Heliogen is a startup that wants to “replace fuels with sunlight.” And the Bill Gates-backed solar startup, which has flown under the radar until today, has made a major green-energy breakthrough for heavy industry. Heliogen “has created the world’s first technology that can commercially replace fuels with carbon-free, ultra-high temperature heat from the sun.”
Heavy industry such as steel, cement, and petrochemicals are major polluters because they need extremely high heat to manufacture their products. According to the EPA, heavy industry creates more than one-fifth of global emissions.
Heliogen, which was created at the technology incubator Idealab, has now figured out how to concentrate so much sunlight that it generates extreme heat above 1,000 degrees Celsius. That way, heavy industry can replace fossil fuels with solar, thus reducing greenhouse gas emissions.

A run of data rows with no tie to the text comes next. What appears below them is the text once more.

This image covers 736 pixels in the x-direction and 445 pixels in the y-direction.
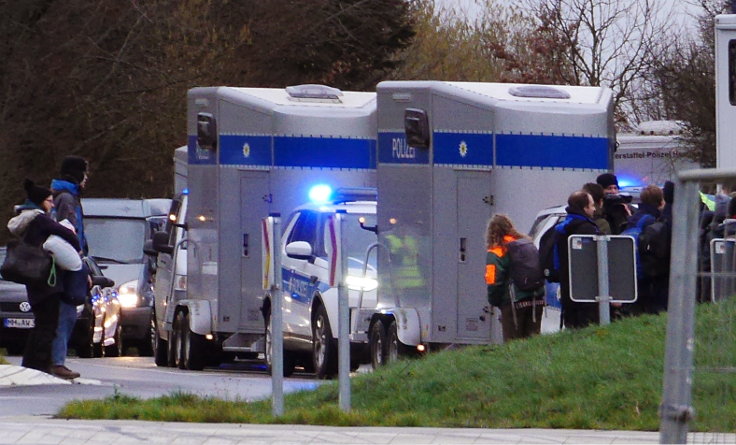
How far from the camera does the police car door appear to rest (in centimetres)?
1817

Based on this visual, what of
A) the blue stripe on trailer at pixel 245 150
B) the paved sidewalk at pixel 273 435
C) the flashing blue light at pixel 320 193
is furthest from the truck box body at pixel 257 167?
the paved sidewalk at pixel 273 435

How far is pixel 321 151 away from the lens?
64.3 feet

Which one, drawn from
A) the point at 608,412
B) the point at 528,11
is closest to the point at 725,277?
the point at 608,412

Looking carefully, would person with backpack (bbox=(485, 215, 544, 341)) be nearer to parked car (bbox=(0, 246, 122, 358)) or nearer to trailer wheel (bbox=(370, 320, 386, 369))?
trailer wheel (bbox=(370, 320, 386, 369))

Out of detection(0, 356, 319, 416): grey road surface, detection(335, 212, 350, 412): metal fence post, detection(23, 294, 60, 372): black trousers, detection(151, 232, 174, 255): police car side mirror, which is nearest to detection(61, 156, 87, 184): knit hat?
detection(23, 294, 60, 372): black trousers

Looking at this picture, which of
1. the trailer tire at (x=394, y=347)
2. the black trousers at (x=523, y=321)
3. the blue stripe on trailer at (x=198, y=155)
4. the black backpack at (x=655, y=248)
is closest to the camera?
the black backpack at (x=655, y=248)

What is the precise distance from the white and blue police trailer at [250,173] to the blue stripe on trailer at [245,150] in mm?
11

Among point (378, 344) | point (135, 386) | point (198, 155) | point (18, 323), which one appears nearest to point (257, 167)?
point (198, 155)

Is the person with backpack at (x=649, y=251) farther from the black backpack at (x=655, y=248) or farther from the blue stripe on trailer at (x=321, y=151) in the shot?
the blue stripe on trailer at (x=321, y=151)

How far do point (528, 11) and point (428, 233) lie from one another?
36.1m

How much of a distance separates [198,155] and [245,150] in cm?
108

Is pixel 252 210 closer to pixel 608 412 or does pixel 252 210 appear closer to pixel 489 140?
pixel 489 140

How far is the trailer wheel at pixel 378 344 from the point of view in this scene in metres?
17.2

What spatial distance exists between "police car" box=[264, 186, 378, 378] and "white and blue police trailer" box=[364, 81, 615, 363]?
25.8 inches
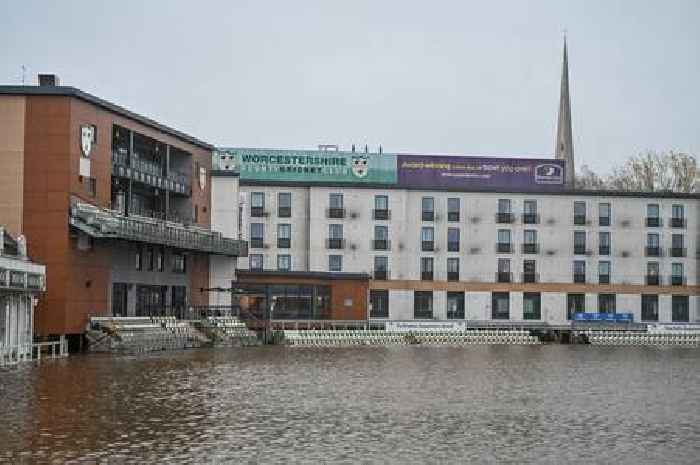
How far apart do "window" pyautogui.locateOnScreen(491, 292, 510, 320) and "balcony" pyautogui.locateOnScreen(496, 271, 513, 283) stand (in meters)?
1.20

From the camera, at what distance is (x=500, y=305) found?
99.6m

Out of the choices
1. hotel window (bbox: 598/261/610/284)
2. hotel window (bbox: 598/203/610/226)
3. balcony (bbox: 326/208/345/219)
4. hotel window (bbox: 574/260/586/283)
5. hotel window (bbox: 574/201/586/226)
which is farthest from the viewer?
hotel window (bbox: 598/203/610/226)

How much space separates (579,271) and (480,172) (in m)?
13.1

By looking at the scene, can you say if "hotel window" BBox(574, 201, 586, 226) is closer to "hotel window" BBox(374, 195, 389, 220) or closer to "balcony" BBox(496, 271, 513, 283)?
"balcony" BBox(496, 271, 513, 283)

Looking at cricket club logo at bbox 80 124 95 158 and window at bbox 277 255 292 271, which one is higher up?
cricket club logo at bbox 80 124 95 158

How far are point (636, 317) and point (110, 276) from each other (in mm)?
51874

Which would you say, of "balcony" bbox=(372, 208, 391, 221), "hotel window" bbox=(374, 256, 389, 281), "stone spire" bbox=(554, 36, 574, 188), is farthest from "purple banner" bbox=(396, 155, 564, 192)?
"stone spire" bbox=(554, 36, 574, 188)

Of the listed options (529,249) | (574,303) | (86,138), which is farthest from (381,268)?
(86,138)

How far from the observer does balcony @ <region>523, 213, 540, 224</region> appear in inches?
3942

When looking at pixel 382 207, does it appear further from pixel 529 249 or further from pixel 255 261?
A: pixel 529 249

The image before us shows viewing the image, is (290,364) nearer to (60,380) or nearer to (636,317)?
A: (60,380)

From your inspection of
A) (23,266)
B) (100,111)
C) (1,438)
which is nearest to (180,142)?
(100,111)

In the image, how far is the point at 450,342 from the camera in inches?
3408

Here’s how the Lancaster, California-based company does it:
Heliogen is able to achieve these breakthrough temperatures as a result of its technology that uniquely uses advanced computer vision software to hyper-accurately align a large array of mirrors to reflect sunlight to a single target.
Why it’s groundbreaking
Bill Gross, the CEO and founder of Heliogen (and the founder and chairman of Idealab) said:
We’ve made great strides in deploying clean energy in our electricity system. But electricity accounts for less than a quarter of global energy demand. Heliogen represents a technological leap forward in addressing the other 75% of energy demand: the use of fossil fuels for industrial processes and transportation. With low-cost, ultra-high temperature process heat, we have an opportunity to make meaningful contributions to solving the climate crisis.
Microsoft founder and philanthropist Bill Gates said of Heliogen’s breakthrough:
Today, industrial processes like those used to make cement, steel, and other materials are responsible for more than a fifth of all emissions. These materials are everywhere in our lives, but we don’t have any proven breakthroughs that will give us affordable, zero-carbon versions of them. If we’re going to get to zero-carbon emissions overall, we have a lot of inventing to do. I’m pleased to have been an early backer of Bill Gross’s novel solar concentration technology. Its capacity to achieve the high temperatures required for these processes is a promising development in the quest to one day replace fossil fuel.
Los Angeles-based billionaire investor and entrepreneur Patrick Soon-Shiong, who owns the Los Angeles Times, is also a backer of Heliogen. Soon-Shiong intends to invest even more money in the company.
Heliogen will bank its energy with storage systems for cloudy days so that industrial production isn’t interrupted. The company wants to grow quickly and then go public.
Its biggest selling point to potential industrial customers, if saving the world from the climate crisis isn’t enough? Sunlight is free.